From the cutting room floor, some other ways the West Coast surprised us:

• Working for a living is out of vogue. In 1960, people in California, Washington, and Oregon, and nationwide, received most of their income from their jobs. By 2010, government benefits (retirement and unemployment benefits, food stamps, etc.) and investment income (dividends, interest, and rent) had dramatically increased the contributions to western wallets. In 1960, government benefits were 6 percent of total personal income for Washington, Oregon, and California. Investment income was 14 percent of personal income (paychecks were 80 percent of income). By 2010, government benefits had risen to 18 percent, investments 17 percent, and the old-fashioned paycheck was limping along at 64 percent. These numbers track a similar change nationwide.
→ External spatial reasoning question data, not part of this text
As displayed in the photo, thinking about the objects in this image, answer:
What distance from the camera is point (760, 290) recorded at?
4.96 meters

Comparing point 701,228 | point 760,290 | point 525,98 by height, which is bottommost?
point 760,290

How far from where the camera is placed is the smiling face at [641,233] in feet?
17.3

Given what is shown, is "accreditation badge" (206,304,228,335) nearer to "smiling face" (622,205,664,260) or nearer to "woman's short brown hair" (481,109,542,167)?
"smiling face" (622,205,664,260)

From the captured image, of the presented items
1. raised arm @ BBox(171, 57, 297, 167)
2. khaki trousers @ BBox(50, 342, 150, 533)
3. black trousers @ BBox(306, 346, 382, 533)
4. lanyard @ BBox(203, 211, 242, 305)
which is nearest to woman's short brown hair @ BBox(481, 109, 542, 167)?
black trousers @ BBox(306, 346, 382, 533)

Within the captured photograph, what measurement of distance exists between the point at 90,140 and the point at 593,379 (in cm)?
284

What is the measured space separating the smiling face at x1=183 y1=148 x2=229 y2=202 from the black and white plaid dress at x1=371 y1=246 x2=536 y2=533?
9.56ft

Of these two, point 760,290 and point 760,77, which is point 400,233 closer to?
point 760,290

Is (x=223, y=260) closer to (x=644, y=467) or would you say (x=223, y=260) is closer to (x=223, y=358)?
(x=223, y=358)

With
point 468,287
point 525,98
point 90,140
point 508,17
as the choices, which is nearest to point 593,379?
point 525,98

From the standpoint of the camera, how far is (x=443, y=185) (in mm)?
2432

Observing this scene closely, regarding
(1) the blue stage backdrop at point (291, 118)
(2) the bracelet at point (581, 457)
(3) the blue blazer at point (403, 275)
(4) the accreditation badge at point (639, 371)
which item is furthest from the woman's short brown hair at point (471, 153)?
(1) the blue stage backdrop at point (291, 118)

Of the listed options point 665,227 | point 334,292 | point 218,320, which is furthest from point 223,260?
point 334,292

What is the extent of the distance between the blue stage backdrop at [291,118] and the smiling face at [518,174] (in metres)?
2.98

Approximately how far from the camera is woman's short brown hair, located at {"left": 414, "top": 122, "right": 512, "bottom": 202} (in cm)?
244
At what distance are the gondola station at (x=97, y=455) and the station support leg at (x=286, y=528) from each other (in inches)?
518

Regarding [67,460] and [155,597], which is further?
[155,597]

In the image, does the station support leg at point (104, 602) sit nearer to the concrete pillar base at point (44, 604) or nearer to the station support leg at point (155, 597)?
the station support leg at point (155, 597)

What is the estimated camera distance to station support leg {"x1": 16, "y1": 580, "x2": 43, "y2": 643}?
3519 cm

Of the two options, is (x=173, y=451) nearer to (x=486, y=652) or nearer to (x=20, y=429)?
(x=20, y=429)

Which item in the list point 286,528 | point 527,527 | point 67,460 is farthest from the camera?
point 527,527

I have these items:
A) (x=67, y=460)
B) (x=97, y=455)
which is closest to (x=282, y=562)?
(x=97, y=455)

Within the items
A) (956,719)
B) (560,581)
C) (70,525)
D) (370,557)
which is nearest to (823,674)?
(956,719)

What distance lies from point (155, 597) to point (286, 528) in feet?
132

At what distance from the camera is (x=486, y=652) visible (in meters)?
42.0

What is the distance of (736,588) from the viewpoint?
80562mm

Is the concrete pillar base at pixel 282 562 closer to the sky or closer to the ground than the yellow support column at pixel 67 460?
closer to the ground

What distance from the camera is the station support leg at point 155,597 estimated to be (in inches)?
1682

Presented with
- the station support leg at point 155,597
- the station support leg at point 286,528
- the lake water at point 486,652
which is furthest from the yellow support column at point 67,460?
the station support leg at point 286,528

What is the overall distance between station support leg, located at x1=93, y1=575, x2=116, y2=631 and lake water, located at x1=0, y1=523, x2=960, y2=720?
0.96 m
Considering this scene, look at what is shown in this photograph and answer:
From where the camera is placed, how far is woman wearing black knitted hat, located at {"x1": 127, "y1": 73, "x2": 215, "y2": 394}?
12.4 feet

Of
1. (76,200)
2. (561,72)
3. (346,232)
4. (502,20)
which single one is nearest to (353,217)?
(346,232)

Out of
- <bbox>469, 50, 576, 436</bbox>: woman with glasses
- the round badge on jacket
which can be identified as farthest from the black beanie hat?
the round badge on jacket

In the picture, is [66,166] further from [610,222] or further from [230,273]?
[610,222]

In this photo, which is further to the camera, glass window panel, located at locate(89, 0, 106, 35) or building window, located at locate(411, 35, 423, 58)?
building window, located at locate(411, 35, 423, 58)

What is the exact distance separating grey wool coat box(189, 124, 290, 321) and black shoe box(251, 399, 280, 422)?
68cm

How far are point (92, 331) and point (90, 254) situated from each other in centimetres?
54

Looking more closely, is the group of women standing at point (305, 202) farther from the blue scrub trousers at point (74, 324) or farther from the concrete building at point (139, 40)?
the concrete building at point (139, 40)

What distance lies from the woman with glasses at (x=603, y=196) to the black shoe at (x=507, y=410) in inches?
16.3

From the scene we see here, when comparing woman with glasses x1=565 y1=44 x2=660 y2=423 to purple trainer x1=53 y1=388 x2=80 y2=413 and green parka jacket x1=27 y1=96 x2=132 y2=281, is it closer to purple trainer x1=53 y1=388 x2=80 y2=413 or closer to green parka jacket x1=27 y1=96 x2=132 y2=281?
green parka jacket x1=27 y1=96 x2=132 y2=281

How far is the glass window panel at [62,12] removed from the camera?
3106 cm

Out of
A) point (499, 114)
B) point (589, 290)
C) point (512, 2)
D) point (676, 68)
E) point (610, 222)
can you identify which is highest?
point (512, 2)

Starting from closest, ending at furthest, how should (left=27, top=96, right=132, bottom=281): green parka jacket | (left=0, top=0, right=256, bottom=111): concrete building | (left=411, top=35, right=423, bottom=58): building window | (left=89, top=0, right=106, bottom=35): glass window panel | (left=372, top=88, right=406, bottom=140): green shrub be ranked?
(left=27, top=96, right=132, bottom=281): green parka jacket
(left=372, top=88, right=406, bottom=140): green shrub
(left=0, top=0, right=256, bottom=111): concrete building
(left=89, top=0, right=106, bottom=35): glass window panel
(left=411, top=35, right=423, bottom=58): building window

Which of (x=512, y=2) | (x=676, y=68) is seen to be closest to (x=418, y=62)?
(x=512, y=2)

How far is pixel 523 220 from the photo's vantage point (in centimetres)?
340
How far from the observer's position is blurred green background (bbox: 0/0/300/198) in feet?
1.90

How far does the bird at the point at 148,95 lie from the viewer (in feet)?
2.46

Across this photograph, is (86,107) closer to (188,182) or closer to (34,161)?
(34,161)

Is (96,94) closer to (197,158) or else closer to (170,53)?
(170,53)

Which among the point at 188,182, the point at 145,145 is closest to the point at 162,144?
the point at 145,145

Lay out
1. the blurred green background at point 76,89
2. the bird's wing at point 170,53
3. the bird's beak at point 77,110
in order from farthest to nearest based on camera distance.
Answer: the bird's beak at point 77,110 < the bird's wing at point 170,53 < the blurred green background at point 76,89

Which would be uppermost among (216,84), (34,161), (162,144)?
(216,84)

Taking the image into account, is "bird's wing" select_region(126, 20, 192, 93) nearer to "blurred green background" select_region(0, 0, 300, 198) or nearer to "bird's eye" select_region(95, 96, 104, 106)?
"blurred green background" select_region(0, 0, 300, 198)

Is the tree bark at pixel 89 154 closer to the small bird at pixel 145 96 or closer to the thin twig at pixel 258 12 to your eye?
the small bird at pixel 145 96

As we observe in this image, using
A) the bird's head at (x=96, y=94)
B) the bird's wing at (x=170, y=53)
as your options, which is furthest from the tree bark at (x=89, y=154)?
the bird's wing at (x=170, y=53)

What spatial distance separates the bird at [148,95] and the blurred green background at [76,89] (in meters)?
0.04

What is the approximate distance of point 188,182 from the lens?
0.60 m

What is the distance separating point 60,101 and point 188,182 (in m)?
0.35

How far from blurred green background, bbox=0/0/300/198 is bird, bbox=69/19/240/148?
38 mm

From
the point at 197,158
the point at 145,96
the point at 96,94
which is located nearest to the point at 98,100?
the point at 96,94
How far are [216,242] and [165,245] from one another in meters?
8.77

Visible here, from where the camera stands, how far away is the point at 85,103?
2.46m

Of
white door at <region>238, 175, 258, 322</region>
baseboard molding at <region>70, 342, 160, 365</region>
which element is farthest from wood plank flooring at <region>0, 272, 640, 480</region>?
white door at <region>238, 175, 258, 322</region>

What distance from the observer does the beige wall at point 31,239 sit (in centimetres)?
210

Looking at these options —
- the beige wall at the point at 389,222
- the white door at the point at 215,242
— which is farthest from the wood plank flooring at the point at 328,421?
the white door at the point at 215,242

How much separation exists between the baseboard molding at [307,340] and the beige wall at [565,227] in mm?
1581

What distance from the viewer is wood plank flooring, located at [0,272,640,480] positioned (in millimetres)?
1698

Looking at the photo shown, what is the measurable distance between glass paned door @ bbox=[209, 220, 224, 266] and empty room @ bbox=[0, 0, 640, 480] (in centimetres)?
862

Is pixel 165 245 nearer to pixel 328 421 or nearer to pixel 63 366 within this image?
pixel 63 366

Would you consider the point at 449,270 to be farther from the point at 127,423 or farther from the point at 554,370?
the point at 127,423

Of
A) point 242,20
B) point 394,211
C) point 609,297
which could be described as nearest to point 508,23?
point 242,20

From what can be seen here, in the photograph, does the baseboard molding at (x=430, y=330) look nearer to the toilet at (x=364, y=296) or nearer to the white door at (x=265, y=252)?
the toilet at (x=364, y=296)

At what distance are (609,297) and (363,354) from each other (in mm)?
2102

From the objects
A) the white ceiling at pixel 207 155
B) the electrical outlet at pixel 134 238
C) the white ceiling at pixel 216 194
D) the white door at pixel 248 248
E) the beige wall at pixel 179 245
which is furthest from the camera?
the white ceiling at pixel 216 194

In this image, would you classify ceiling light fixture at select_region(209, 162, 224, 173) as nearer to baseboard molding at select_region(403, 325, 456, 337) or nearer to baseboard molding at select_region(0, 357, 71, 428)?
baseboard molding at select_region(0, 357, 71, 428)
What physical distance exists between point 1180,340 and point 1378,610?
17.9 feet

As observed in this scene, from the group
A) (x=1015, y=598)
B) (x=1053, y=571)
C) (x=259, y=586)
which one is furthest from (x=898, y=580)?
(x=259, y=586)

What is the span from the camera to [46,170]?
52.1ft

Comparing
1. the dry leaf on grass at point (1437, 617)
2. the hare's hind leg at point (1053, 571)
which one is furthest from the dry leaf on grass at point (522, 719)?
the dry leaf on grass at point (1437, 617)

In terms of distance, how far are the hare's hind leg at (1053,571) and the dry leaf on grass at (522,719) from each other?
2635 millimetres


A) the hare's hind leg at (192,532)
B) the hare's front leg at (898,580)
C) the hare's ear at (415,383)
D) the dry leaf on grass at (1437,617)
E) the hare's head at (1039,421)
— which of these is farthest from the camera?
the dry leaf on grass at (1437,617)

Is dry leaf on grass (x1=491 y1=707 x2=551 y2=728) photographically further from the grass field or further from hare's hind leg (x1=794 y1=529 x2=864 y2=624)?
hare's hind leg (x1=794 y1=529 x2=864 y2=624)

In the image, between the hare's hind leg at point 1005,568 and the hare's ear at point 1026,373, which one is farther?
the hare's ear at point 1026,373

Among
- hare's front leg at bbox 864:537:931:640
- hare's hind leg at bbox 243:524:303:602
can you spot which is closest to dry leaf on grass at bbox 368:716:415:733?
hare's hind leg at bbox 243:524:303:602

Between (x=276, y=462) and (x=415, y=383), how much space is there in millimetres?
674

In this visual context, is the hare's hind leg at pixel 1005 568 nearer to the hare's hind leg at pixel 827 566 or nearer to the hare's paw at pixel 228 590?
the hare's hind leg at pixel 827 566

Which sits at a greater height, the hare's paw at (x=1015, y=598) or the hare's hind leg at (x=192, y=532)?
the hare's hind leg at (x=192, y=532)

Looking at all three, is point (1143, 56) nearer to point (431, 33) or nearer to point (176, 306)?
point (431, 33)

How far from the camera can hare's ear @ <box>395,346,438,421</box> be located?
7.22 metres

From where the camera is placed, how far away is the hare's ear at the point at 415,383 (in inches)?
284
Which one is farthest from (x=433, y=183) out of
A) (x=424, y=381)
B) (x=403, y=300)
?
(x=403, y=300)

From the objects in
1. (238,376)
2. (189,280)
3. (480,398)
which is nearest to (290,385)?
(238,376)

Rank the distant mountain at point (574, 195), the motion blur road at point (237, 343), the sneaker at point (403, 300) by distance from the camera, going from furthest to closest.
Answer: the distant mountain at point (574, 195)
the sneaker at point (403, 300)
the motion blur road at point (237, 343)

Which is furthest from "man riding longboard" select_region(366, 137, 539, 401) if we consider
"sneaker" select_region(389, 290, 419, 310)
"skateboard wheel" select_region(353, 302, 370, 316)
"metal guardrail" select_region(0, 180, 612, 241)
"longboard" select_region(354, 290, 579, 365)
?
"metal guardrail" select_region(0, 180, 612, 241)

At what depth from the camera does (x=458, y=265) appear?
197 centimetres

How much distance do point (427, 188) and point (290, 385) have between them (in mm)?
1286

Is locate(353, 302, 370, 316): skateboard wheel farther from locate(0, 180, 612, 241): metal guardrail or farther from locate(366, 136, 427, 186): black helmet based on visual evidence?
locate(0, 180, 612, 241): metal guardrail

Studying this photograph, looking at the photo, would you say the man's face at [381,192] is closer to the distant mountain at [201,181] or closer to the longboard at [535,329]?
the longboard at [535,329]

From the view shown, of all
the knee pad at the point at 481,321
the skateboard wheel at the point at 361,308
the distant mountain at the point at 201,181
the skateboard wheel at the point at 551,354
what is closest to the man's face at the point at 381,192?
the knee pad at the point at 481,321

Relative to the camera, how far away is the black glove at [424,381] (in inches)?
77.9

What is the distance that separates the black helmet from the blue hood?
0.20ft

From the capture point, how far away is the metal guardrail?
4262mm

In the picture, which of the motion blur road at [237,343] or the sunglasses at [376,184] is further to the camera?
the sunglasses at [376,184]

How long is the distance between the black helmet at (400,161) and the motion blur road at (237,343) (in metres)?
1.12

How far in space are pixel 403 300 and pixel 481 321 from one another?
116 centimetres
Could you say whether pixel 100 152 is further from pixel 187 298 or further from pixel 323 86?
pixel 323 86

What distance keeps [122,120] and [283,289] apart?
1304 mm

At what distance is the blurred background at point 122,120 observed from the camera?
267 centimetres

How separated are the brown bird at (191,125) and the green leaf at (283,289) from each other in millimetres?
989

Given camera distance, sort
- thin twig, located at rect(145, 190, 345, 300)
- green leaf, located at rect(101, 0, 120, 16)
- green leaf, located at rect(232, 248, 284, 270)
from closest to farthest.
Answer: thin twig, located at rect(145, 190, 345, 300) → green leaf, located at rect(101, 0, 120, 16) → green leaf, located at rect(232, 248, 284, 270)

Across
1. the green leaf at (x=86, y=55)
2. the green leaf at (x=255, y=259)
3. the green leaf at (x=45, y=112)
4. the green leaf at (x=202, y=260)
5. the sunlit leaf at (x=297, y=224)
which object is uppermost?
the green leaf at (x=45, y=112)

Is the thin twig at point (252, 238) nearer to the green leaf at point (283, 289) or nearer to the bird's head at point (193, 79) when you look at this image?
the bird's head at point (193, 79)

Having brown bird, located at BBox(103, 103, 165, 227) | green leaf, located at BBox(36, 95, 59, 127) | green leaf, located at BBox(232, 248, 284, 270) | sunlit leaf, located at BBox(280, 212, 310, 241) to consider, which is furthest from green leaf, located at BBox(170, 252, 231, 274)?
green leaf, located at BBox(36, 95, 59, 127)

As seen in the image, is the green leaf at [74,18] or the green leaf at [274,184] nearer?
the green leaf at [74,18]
• In the last 20 years, California and, more surprisingly, the State of Washington passed New York as home to the most publishing houses — when you look at the total compensation of employees.

• In 1956, the bulk of foreign goods were exchanged in the U.S. through the ports of New York, New Orleans, Baltimore, Hampton Roads (Va.), and Philadelphia (according to the U.S. Corps of Engineers Waterborne Commerce of the U.S.). But in 2010 the Los Angeles/Long Beach area shipped more than double the value of its nearest competitor — New York — to and from other countries.